Il n’a pas fallu longtemps à M. Renaud pour comprendre que l’élève devant lui était destiné à une belle carrière au cinéma et à la télévision, surtout en raison du fait que M. Zegers manquait souvent l’école en raison de ses occupations professionnelles.

«Les trois enfants des Zegers étaient tous très occupés, se remémore M. Renaud. Les filles faisaient du patinage artistique et jouaient dans des annonces publicitaires, tandis que Kevin participait à des émissions de télévision et à des tournages de films.

On dit qu’avec de la chance, un enseignant nous marquera à vie. Dans mon cas, ce fut Luc. Il est clairement né pour enseigner.Il m’a élevé à un tout autre niveau.

«Toutefois, à l’école, Kevin voulait être comme tout le monde, explique M. Renaud. Il avait un petit groupe d’amis. Il adorait le sport, surtout le hockey. C’était un garçon ordinaire d’une ville ouvrière. Quand il a commencé à faire du tournage, il a plongé dans un monde qui lui était complètement étranger.»

M. Zegers apprécie la manière dont M. Renaud s’est accommodé de ses obligations professionnelles. «J’ai toujours senti qu’il comprenait que mon horaire pouvait être parfois bien étrange, dit-il. D’autres enseignants ont été moins compréhensifs, mais Luc m’a beaucoup soutenu, et j’ai travaillé deux fois plus fort et obtenu des résultats deux fois meilleurs.»

Remarkable Teacher

Durant une tournée médiatique en Europe pour promouvoir un de ses films, Air Bud, les parents de M. Zegers ont demandé à M. Renaud de se joindre à eux. Même si leur fils n’était plus dans sa classe, ils voulaient à tout prix qu’il reçoive le soutien que seul M. Renaud pouvait lui offrir.

M. Renaud se souvient de l’expérience qu’il qualifie de spéciale. Mais il tient à préciser que, même en présence d’une vedette du cinéma, il traitait M. Zegers comme tous ses élèves de classe.

«J’encourage toujours mes élèves à réaliser leur plein potentiel, autant sur le plan personnel que scolaire, dit M. Renaud. »

La belle influence de M. Renaud a été d’une aide toute particulière pour M. Zegers lorsqu’il a dû prendre des décisions importantes pour sa carrière.

«Je m’étais toujours dit que je ferais du cinéma dans ma jeunesse seulement, pour éviter de m’endetter à l’université, affirme-t-il. Je me voyais aussi en médecine, mais, le jour venu, j’ai pensé aux questions que Luc m’aurait conseillé de me poser : “Qu’aimerais-je réellement faire dans la vie? Quelle est ma vraie passion?” Ma vraie passion, c’était le cinéma.»

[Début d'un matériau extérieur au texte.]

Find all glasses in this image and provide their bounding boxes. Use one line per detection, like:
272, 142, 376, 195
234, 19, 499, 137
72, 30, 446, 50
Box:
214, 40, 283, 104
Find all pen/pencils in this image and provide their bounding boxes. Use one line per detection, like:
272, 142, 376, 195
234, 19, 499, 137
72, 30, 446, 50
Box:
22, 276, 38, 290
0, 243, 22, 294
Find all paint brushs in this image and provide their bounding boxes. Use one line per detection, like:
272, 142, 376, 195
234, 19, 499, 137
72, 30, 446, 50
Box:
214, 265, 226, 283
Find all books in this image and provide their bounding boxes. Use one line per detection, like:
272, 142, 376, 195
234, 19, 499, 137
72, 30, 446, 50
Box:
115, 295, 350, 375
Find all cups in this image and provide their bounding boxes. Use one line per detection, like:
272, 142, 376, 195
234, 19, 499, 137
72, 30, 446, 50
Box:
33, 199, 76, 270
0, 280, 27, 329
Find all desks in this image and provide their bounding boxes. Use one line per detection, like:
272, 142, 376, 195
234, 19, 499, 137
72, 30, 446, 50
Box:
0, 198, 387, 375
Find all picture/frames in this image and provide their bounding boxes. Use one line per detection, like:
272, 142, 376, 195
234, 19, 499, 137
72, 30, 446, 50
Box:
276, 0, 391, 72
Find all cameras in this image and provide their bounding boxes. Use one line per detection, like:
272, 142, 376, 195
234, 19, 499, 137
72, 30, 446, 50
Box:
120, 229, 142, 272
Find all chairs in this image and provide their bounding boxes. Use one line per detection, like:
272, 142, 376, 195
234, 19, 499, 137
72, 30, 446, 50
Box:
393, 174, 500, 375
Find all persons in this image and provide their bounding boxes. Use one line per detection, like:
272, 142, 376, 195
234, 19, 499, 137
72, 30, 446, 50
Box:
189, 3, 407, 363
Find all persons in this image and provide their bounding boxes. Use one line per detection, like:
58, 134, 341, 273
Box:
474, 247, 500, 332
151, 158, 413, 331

L’industrie cinématographique a confirmé son choix de carrière. Au Festival de Cannes de 2006, M. Zegers a reçu le prestigieux trophée Chopard, ainsi que de nombreux prix de jeunes artistes. Mais ce qu’il apprécierait le plus, c’est de savoir ce que pense son ancien enseignant des décisions qu’il a prises en cours de route. «Je le vois dans d’excellents films comme Transamerica et son talent m’impressionne, dit M. Renaud. Je n’ai pas de parti pris : il est objectivement très, très bon.»

Le temps n’a en rien altéré la relation entre M. Renaud et son ancien élève. L’acteur a d’ailleurs récemment fait un voyage de plusieurs heures pour aller jouer au golf avec M. Renaud à Guelph, comme dans le bon vieux temps.

Ce n’est là qu’un simple exemple du dévouement de M. Renaud dans sa carrière d’enseignant. «J’aime toujours découvrir comment mes élèves se sont débrouillés dans la vie, dit-il. Je pense qu’ils savent que ce qu’ils font me tient à cœur, même longtemps après la fin des cours.»

Et c’est exactement l’impression que M. Zegers avait de son enseignant.

«On dit qu’avec de la chance, un enseignant nous marquera à vie. Dans mon cas, ce fut Luc. Il est clairement né pour enseigner.»